BaseXdb / basex

BaseX Main Repository.
http://basex.org
BSD 3-Clause "New" or "Revised" License
661 stars 268 forks source link

C client Bug: ArrayIndexOutOfBoundsException when the file is larger than 2GB #2185

Closed MarcinBasiak closed 1 year ago

MarcinBasiak commented 1 year ago

Description of the Problem

The issue is 100% reproducible. I try to create the new database using the BaseX C API. The file size is greater than 2GB. If the file is less than 2GB the issue does not occur. https://github.com/BaseXdb/basex/tree/9/basex-api/src/main/c

xyz@cluster:~$ basexserver [warning] /usr/bin/basexserver: Unable to locate /usr/share/java/tagsoup.jar in /usr/share/java [warning] /usr/bin/basexserver: Unable to locate /usr/share/java/xml-resolver.jar in /usr/share/java [warning] /usr/bin/basexserver: Unable to locate /usr/share/java/jing.jar in /usr/share/java BaseX 9.0.1 [Server] Server was started (port: 1984). Exception in thread "Thread-4" java.lang.ArrayIndexOutOfBoundsException: Maximum array size reached. at org.basex.util.Array.newSize(Array.java:238) at org.basex.util.list.ElementList.newSize(ElementList.java:27) at org.basex.util.list.ByteList.add(ByteList.java:42) at org.basex.io.in.BufferInput.readBytes(BufferInput.java:137) at org.basex.server.ClientListener.run(ClientListener.java:105)

basex/basex-core/src/main/java/org/basex/util/Array.java

* Maximum array size (see {@code MAX_ARRAY_SIZE} variable in {@link ArrayList}). / public static final int MAX_SIZE = Integer.MAX_VALUE - 8;

/**

The issue has not have occurred if I used: https://docs.basex.org/wiki/Commands#CREATE_DB CREATE DB [name] ([input]) where input is the filename.

Question: Is it expected behavior?

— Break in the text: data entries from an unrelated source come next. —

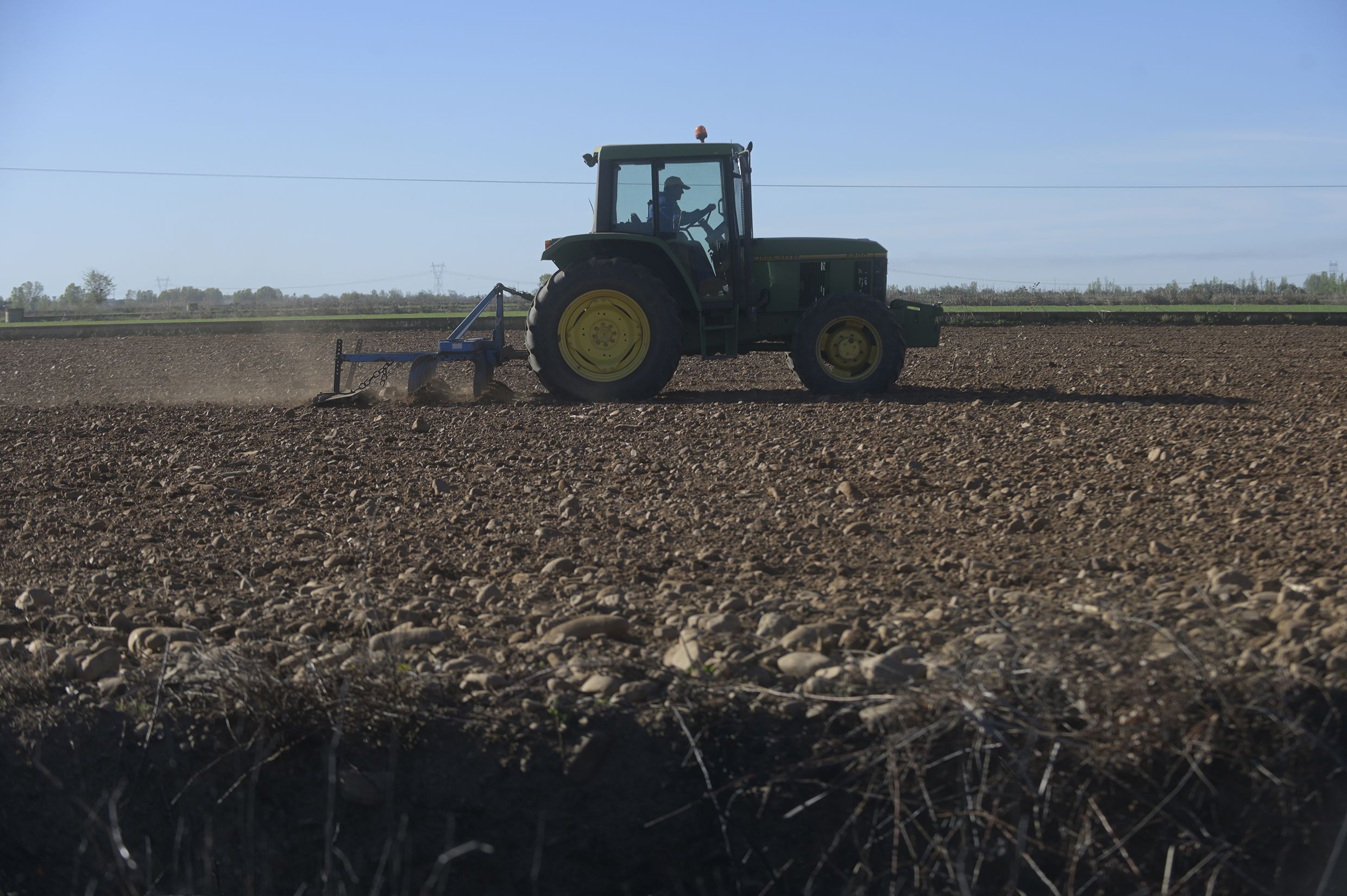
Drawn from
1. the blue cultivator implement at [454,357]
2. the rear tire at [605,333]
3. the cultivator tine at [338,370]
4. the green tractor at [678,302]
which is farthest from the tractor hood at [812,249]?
the cultivator tine at [338,370]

Does it mean that the BaseX will not support larger buffers than 2GB? How can I solve this issue? Should I modify the java code?

Expected Behavior

The C API should provide the same behavior as the command line interface. I don't want to save the received XML files to the disk because it's not optimal.

Steps to Reproduce the Behavior

  1. Create XML file larger than 2GB
  2. Run basexserver
  3. Build and run the code
  4. The server should not throw the exception ArrayIndexOutOfBoundsException: Maximum array size reached
  5. The DB should be created successfully

Do you have an idea how to solve the issue?

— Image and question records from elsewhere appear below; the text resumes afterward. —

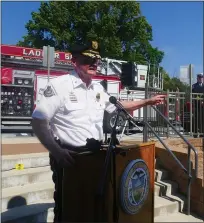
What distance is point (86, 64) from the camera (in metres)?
2.55

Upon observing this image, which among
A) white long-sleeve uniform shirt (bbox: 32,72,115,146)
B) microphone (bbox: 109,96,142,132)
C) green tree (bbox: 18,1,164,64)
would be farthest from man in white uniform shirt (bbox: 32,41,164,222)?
green tree (bbox: 18,1,164,64)

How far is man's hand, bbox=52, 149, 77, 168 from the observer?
2.28 m

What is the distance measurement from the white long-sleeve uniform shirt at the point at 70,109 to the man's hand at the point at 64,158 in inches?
7.9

public final class Array { /* Maximum array size (see {@code MAX_ARRAY_SIZE} variable in {@link ArrayList}). / public static final long MAX_SIZE = 3826003525L;

/**

What is your configuration?

Distributor ID: Ubuntu Description: Ubuntu 20.04.5 LTS Release: 20.04 Codename: focal

Architecture: x86_64 CPU op-mode(s): 32-bit, 64-bit Byte Order: Little Endian Address sizes: 46 bits physical, 48 bits virtual CPU(s): 32 On-line CPU(s) list: 0-31 Thread(s) per core: 1 Core(s) per socket: 1 Socket(s): 32 NUMA node(s): 1 Vendor ID: GenuineIntel CPU family: 6 Model: 85 Model name: Intel(R) Xeon(R) Gold 6130 CPU @ 2.10GHz Stepping: 4 CPU MHz: 2095.076 BogoMIPS: 4190.15 Hypervisor vendor: KVM Virtualization type: full L1d cache: 1 MiB L1i cache: 1 MiB L2 cache: 128 MiB L3 cache: 512 MiB NUMA node0 CPU(s): 0-31

ChristianGruen commented 1 year ago

Thanks for the observation.

In Java, both strings and arrays, which are used to cache the client request, are limited to 2^31 entries. It could potentially be possible to use a list of arrays for caching larger requests, but that would be a substantial change to the client architecture, and it would easily trigger OutOfMemory exceptions somewhere later.

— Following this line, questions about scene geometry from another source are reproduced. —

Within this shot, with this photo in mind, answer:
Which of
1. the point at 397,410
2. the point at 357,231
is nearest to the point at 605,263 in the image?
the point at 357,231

One way out could be to add functions for streaming input, as e.g. realized in BaseXClient.java and in other client implementations.

ChristianGruen commented 1 year ago

@MarcinBasiak Many of our client bindings have been written, or are being maintained, by external contributors. Would you possibly feel comfortable to adding streaming support to the client?

MarcinBasiak commented 1 year ago

@ChristianGruen Thanks for the quick response. I have to confirm it with my manager but it will be possible to contribute and deliver this functionality if we decide to use BaseX in our product. I have three questions in the case of the BaseX: Is it presently supported functionality to upload to the server many buffers of one file? In that case, I mean upload 1GB buffer and in the next iteration 1GB and in the next iteration 1GB but each buffer has to be merged to one file on the server side?

I also have trouble finding the information about the database replication: Is it possible to configure the BaseX like Master and many Slave DB? Is it possible to configure the BaseX in Geo Redundancy mode Active Standby?

We are looking for a new DB for a big commercial project. We can provide the contributors from our company to deliver such functionality. To make it possible I need the above information. I will be glad for your response.

ChristianGruen commented 1 year ago

@ChristianGruen Thanks for the quick response. I have to confirm it with my manager but it will be possible to contribute and deliver this functionality if we decide to use BaseX in our product.

Nice to hear.

I have three questions in the case of the BaseX: Is it presently supported functionality to upload to the server many buffers of one file?

Some (basic) information on the server protocol is given in our documentation: The create(), add(), put() and putbinary() functions have been designed to send a byte stream to the server that may exceed 2 GB. The stream of bytes is not cached, but directly processed by the corresponding server operation. You could have a look at one of the other client implementations, or the ClientListener class that communicates with the client.

I also have trouble finding the information about the database replication: Is it possible to configure the BaseX like Master and many Slave DB? Is it possible to configure the BaseX in Geo Redundancy mode Active Standby?

We have realized custom replication solutions for our clients, but it’s not part of the BaseX Open-Source product.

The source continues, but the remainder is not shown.